More than six months after Wal-Mart entered the US organic market, the jury is still out on the long-term effect of the retail giant's presence. For organic purists, Wal-Mart defies the organic ethos that revolves around small-scale production and low food miles; the more pragmatic point to the lowering of prices of organic produce, greater organic acreage and greater numbers of organic consumers as proof that Wal-Mart's entry has upsides.
"I'm not sure what the future will bring, but I can say I don't see any effect at this point, as it pertains to fresh produce anyway," said Jim Hagen of organic distributor Albert's Organics. "There is simply not the supply available for Wal-Mart to get into this market using traditional suppliers.
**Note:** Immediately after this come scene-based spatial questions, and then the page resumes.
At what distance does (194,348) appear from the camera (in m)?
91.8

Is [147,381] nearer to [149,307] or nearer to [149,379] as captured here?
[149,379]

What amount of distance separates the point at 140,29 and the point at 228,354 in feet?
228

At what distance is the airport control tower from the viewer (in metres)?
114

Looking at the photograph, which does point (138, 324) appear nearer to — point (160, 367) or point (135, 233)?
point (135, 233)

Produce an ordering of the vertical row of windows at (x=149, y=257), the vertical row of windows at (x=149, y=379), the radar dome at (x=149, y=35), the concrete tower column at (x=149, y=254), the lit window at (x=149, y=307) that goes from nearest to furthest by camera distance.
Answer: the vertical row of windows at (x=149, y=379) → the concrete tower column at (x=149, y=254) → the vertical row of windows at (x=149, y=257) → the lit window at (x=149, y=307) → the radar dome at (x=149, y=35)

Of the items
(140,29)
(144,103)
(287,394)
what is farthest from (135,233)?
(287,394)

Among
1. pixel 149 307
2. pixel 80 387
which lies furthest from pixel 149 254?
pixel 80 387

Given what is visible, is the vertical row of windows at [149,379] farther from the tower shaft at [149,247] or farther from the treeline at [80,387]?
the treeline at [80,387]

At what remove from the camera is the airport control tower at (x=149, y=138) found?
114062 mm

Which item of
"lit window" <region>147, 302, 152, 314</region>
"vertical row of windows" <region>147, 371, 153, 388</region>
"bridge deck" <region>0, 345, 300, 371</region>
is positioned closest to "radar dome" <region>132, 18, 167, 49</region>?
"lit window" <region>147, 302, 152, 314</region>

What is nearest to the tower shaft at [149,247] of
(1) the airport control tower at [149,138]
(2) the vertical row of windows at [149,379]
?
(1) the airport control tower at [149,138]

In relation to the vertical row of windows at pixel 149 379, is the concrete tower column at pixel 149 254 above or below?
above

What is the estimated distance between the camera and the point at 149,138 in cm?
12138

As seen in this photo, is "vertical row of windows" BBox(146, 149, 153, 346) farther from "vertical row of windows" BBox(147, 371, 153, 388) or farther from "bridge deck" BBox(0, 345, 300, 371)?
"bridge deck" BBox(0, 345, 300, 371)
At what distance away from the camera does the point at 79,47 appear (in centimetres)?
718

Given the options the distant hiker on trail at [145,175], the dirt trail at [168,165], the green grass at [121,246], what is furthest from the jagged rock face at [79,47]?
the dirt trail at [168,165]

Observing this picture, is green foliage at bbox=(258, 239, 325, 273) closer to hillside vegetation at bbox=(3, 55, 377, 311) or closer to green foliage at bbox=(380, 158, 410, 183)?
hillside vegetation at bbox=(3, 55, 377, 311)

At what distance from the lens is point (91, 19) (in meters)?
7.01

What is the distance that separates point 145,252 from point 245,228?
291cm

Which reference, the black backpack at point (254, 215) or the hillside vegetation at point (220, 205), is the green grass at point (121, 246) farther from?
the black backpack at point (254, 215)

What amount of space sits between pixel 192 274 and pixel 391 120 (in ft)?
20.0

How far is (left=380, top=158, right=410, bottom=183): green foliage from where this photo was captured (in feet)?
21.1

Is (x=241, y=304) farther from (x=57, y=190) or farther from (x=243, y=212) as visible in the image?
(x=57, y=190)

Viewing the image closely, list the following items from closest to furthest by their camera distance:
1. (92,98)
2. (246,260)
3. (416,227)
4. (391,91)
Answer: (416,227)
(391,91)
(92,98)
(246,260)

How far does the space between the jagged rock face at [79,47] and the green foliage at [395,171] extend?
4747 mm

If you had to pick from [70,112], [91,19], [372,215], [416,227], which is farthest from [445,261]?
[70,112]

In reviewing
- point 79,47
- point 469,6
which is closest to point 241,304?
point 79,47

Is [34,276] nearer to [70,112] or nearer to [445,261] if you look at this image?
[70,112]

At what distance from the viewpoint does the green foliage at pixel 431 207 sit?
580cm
They will have to develop new ones, and I'm all for getting more ground certified organic."
Elaine Lipson, New Hope Natural Media's organic programme director, said Wal-Mart has made a lot of people rethink the organic position. "It has expanded the dialogue about organic foods, where food comes from, how far it travels, where supply of organic ingredients will come from, whether farmers can earn a fair price if there is pressure to reduce prices of organics at retail through the entry of big-box chains," she said. "We will have to wait and see if organic standards are rigorous enough and if their integrity can be protected and compliance enforced as the market grows."
She points to the 'multistreaming' of the organic sector. "There is corporate organic sold through chain stores; there is small organic sold through independent stores, farmers' markets and CSAs; and there are various streams of commerce and scale in between those two. Right now it would appear that all these streams are viable, and we shouldn't be looking at it as either/or."
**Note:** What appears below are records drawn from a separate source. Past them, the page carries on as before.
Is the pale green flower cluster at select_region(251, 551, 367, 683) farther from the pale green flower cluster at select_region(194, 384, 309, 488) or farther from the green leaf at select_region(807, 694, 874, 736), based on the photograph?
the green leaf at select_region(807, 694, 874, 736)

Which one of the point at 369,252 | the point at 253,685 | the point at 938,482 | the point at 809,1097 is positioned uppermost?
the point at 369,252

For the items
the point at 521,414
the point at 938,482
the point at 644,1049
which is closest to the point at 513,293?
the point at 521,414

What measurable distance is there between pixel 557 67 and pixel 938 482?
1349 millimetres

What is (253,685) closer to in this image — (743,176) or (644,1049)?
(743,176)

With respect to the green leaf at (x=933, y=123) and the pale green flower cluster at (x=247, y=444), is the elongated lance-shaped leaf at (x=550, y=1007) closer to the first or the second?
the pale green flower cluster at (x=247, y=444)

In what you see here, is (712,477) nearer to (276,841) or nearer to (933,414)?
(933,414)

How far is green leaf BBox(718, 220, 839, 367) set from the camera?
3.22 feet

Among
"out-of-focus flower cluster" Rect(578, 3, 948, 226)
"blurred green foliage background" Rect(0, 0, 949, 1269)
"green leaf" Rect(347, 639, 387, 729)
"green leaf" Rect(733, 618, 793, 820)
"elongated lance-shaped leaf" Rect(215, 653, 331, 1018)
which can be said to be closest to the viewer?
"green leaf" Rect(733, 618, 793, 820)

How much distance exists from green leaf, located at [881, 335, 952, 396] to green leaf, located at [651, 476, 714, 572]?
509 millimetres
By the final quarter of 2006, sales at health food chain Whole Foods had not fallen in response to Wal-Mart, but Whole Foods issued a statement to shareholders that profitability targets would not be met this year. A Whole Foods spokesman was not available for comment. Lipson warned, "the natural chains are having to look at their positioning and pricing."
Amarjit Sahota, of UK-based consultancy Organic Monitor, noted Wal-Mart was developing an exclusive organic-supply chain that paid little heed to the source of ingredients, but he noted a similar practice among some of the smaller organic retailers.